Stated exercise 1 ::
Say whether each statement agrees with the banking news roundup below, answering yes or no and quoting the deciding words. (a) Deutsche Bank's overhaul plan calls for 18,000 job cuts. (b) Bitcoin prices rose more than 10% on Thursday. (c) Libor is expected to be phased out by 2025.
>> start Extract
Trump warns on Libra; Lenders retreat on farm loans

Receiving Wide Coverage ...

On the radar
The Bank of England is “scrutinizing” Deutsche Bank’s “radical overhaul” plan that calls for 18,000 job cuts and a sharp rollback in its business footprint. Sam Woods, the head of the BoE’s Prudential Regulation Authority, said the central bank is “in close contact with not just Deutsche, but also Germany’s markets regulator, BaFin, and the European Central Bank.”

“We welcome the fact that they have set out a pretty ambitious plan,” Woods said. “Our focus now is to make sure it is safely executed, including here in London.”

President Trump, a long-time client of Deutsche Bank, Tweeted support on Thursday, calling it a “now badly written about and maligned” bank. He also took the opportunity to “lash out at reports that banks have avoided doing business with him.”

“I didn’t use many banks because I didn’t (don’t) need their money (old fashioned, isn’t it?),” he wrote on Twitter. “They wanted my business, and so did many others!”

Deutsche’s planned exit from the equities business may “not quite be the end of the story,” if it follows the same script as Barclays, the Financial Times says. “Barely 10 years after exiting the market, Barclays [is] back and now remains the only full-service European alternative to the Americans. Will history repeat itself with Deutsche Bank?”

Deutsche’s closure of its equity-trading business “is not just a retreat from its global ambitions to become some kind of Goldman Sachs of Europe. It also represents the biggest casualty to date in an automation revolution that continues to shake financial markets,” the FT says in a separate article. “The German bank’s experience underscores how difficult it is to ride this wave of automation. Other inefficient and subscale investment banks will have to face their own moment of truth.”

Trouble in cyberspace
Bitcoin prices dropped more than 10% on Thursday following Federal Reserve Chair Jerome Powell’s comments to the Senate Banking Committee that Facebook’s planned cryptocurrency, Libra, raises “many serious concerns.”

American Banker reports Powell "expressed skepticism about the Libra venture, raising concerns about whether Facebook could meet its stated timetable to launch the currency, about regulators potentially designating Libra as systemically important, and about anti-money-laundering and data privacy issues."

The ranking Democrat on the panel, Sen. Sherrod Brown of Ohio, “said the prospect of a currency controlled by technology companies could pose as great a risk to the public interest as the most significant Wall Street scandals of the last decade. He urged Powell to vet Libra or any similar cryptocurrency thoroughly.”

President Trump joined the debate on Libra and bitcoin on Thursday, launching a “stinging attack on cryptocurrencies, including Facebook’s proposed Libra coin, and warned that the social media network might be subject to full banking regulation if it is to launch the project.”

Doanld Trump

“Facebook Libra’s ‘virtual currency’ will have little standing or dependability,” he said on Twitter. “If Facebook and other companies want to become a bank, they must seek a new Banking Charter and become subject to all Banking Regulations, just like other Banks, both National and International.”

But some cryptocurrency supporters were happy to at least have come under the president’s radar. “First they ignore you, then they laugh at you, then they fight you, then you win. We just made it to step 3 y’all,” Brian Armstrong, co-founder and CEO at Coinbase, said on Twitter.

Wall Street Journal

To ARMs
A financial industry group that includes Goldman Sachs and Morgan Stanley wants to use an interest rate benchmark designed by the Federal Reserve to replace the scandal-plagued Libor rate for adjustable-rate mortgages. The proposal by the Alternative Reference Rates Committee “marks another step in efforts to replace Libor,” which is expected to be phased out by 2021.
>> end Extract
Stated exercise 2 ::
How many lines of the listing below contain the string "formation"? Case counts; give only the number.
>> start Dataset extract
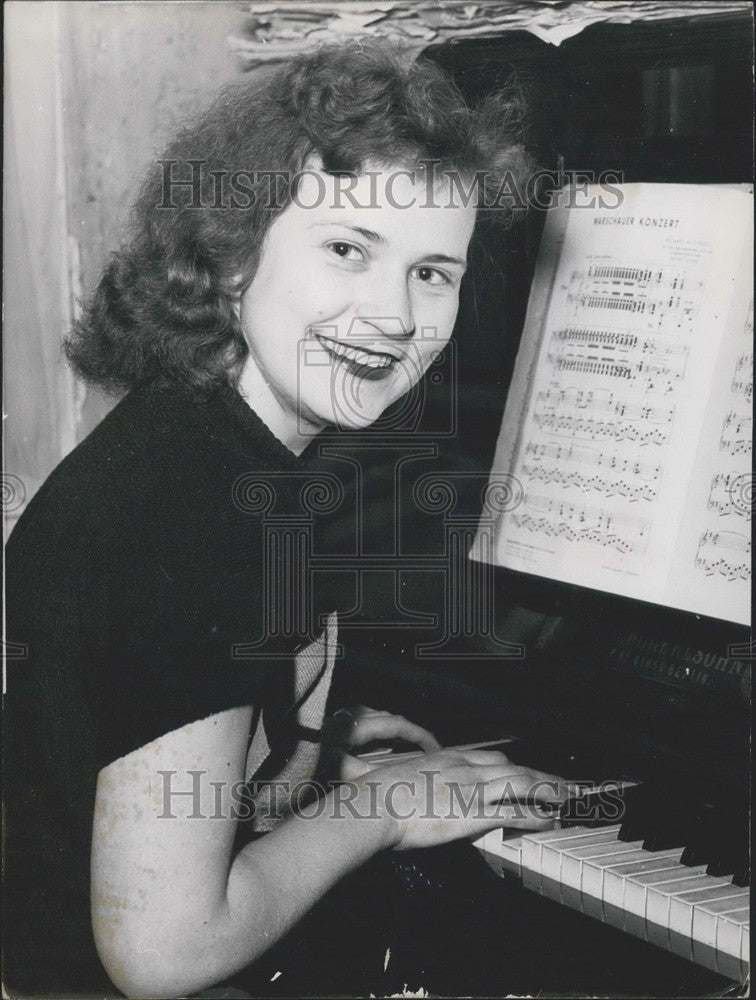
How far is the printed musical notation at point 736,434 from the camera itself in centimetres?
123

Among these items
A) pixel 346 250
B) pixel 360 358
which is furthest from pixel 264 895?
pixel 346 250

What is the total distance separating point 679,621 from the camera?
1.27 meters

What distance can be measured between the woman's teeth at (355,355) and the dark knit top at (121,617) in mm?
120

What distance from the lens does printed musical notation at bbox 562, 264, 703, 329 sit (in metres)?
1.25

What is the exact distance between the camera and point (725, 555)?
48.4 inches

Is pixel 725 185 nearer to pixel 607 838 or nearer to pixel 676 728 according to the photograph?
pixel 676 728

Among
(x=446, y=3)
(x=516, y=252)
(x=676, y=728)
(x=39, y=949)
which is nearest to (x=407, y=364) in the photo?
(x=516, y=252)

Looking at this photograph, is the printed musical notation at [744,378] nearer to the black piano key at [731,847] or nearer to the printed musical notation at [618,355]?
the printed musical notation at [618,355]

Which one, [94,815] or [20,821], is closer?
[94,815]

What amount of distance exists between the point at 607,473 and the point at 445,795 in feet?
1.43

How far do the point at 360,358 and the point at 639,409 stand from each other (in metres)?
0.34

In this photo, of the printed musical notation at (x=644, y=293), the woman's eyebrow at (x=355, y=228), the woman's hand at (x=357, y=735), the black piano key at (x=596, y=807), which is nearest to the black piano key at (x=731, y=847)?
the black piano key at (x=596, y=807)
>> end Dataset extract
>> start Dataset extract
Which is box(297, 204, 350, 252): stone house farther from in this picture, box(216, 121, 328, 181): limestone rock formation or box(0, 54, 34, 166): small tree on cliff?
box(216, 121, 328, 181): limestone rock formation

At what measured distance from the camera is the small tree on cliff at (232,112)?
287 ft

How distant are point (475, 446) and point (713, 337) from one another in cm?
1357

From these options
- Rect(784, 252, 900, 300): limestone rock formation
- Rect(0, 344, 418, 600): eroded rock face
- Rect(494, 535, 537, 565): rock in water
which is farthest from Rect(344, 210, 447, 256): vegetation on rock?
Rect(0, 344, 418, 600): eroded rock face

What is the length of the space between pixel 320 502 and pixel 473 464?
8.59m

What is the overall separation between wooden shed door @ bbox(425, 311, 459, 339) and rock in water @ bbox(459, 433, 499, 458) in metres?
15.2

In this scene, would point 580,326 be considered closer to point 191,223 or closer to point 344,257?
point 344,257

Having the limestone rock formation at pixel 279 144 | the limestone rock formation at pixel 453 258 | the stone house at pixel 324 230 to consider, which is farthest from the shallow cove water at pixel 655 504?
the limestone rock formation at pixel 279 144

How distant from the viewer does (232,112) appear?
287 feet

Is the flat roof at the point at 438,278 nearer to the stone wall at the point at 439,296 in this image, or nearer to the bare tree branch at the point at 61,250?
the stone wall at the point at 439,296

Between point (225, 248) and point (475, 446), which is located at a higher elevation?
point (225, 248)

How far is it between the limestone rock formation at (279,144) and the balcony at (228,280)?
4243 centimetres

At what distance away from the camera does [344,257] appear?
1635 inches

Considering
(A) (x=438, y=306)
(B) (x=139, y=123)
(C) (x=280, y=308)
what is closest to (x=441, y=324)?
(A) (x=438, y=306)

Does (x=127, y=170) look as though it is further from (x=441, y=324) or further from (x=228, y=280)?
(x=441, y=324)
>> end Dataset extract
>> start Dataset extract
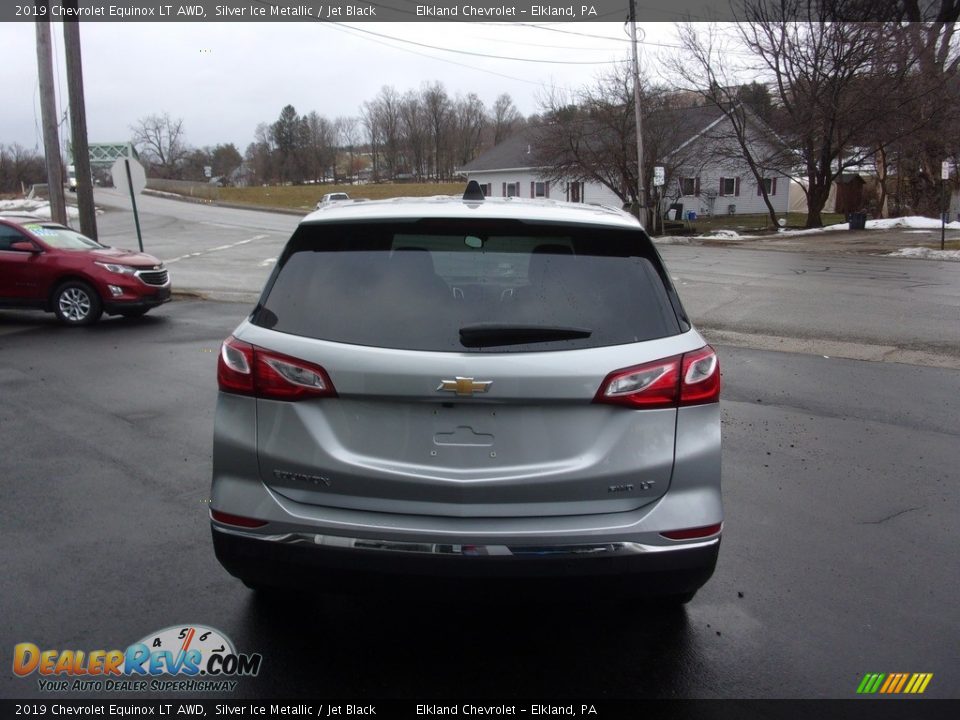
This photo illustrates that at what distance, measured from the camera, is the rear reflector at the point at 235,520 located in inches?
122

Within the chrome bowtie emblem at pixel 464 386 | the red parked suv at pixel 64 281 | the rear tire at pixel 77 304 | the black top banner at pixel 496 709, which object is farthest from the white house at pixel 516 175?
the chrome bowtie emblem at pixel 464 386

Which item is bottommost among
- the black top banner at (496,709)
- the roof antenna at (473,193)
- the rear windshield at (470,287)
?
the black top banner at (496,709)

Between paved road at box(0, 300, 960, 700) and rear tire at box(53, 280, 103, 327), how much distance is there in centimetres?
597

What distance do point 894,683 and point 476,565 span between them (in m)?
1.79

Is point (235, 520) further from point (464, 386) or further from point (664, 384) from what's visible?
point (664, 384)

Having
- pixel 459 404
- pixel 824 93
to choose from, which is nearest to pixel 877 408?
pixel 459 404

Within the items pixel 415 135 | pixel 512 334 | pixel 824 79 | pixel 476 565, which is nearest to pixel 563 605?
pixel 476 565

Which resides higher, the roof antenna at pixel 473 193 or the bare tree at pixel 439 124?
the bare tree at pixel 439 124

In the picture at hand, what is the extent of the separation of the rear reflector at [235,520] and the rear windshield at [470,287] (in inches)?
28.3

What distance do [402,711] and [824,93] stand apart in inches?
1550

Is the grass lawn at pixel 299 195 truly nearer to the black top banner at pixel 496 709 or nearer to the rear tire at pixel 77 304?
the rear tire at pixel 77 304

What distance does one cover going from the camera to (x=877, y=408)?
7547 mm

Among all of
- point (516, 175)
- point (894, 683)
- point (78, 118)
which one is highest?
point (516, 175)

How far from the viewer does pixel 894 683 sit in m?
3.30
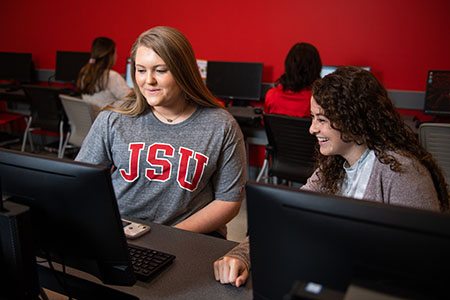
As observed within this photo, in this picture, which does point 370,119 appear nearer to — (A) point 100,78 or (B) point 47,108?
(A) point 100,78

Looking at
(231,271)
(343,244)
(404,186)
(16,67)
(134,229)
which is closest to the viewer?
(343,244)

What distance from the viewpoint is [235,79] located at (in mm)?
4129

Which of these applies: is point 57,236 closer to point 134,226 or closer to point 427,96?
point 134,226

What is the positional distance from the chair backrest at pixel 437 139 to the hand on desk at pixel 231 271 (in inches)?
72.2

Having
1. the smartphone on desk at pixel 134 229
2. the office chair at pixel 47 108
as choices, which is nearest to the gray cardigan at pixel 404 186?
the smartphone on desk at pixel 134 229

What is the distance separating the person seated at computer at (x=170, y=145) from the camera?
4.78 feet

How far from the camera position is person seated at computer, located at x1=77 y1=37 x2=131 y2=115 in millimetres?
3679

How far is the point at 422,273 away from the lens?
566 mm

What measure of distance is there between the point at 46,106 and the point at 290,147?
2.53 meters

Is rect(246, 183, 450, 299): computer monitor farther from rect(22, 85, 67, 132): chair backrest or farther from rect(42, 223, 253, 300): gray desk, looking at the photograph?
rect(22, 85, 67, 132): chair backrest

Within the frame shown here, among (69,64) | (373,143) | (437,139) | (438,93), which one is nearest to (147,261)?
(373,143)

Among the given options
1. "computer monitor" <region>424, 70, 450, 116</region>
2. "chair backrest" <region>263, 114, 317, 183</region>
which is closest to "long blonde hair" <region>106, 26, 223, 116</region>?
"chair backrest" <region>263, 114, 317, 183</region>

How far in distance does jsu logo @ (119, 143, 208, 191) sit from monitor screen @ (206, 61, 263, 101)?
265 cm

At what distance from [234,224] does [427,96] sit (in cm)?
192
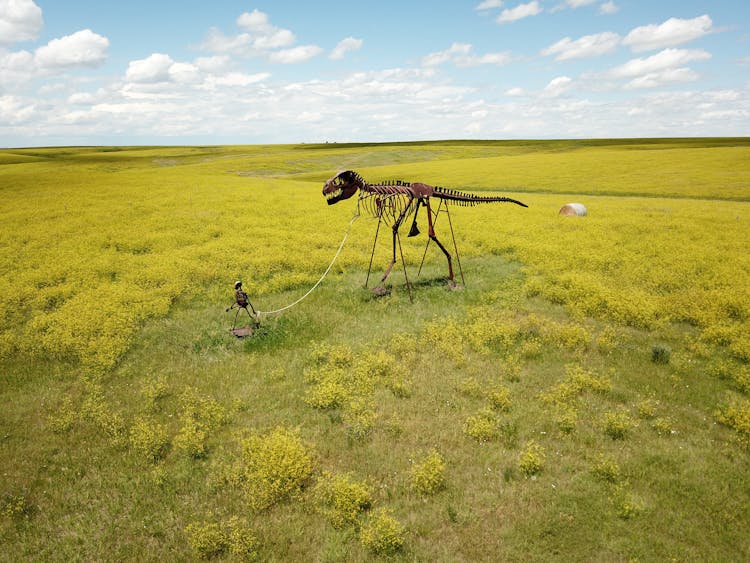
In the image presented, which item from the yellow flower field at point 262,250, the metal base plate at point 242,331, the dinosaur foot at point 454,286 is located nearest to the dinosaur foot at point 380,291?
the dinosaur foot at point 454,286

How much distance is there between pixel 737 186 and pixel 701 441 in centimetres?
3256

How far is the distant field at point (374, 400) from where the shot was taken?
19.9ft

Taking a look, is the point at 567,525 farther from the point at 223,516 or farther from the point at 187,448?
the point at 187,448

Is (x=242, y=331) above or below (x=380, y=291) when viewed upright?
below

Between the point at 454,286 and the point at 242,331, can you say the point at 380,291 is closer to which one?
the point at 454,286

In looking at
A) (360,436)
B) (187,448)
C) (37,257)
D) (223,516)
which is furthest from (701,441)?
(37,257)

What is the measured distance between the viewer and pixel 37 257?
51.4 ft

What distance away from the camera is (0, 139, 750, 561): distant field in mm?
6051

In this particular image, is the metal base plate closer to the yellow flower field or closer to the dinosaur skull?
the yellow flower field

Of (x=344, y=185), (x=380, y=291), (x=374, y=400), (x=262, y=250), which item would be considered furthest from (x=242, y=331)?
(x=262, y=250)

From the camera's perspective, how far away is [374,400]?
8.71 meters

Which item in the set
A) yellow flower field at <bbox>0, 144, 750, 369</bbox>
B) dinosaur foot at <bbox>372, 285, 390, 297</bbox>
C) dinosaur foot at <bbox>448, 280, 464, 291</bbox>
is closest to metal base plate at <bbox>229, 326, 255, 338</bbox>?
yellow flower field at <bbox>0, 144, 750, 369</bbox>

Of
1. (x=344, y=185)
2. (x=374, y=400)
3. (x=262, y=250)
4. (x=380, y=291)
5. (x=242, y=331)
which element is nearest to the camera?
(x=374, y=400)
>> end Dataset extract
Exercise solution 1 ::
(a) Yes: "calls for 18,000 job cuts"
(b) No: "Bitcoin prices dropped more than 10% on Thursday"
(c) No: "which is expected to be phased out by 2021"

Exercise solution 2 ::
6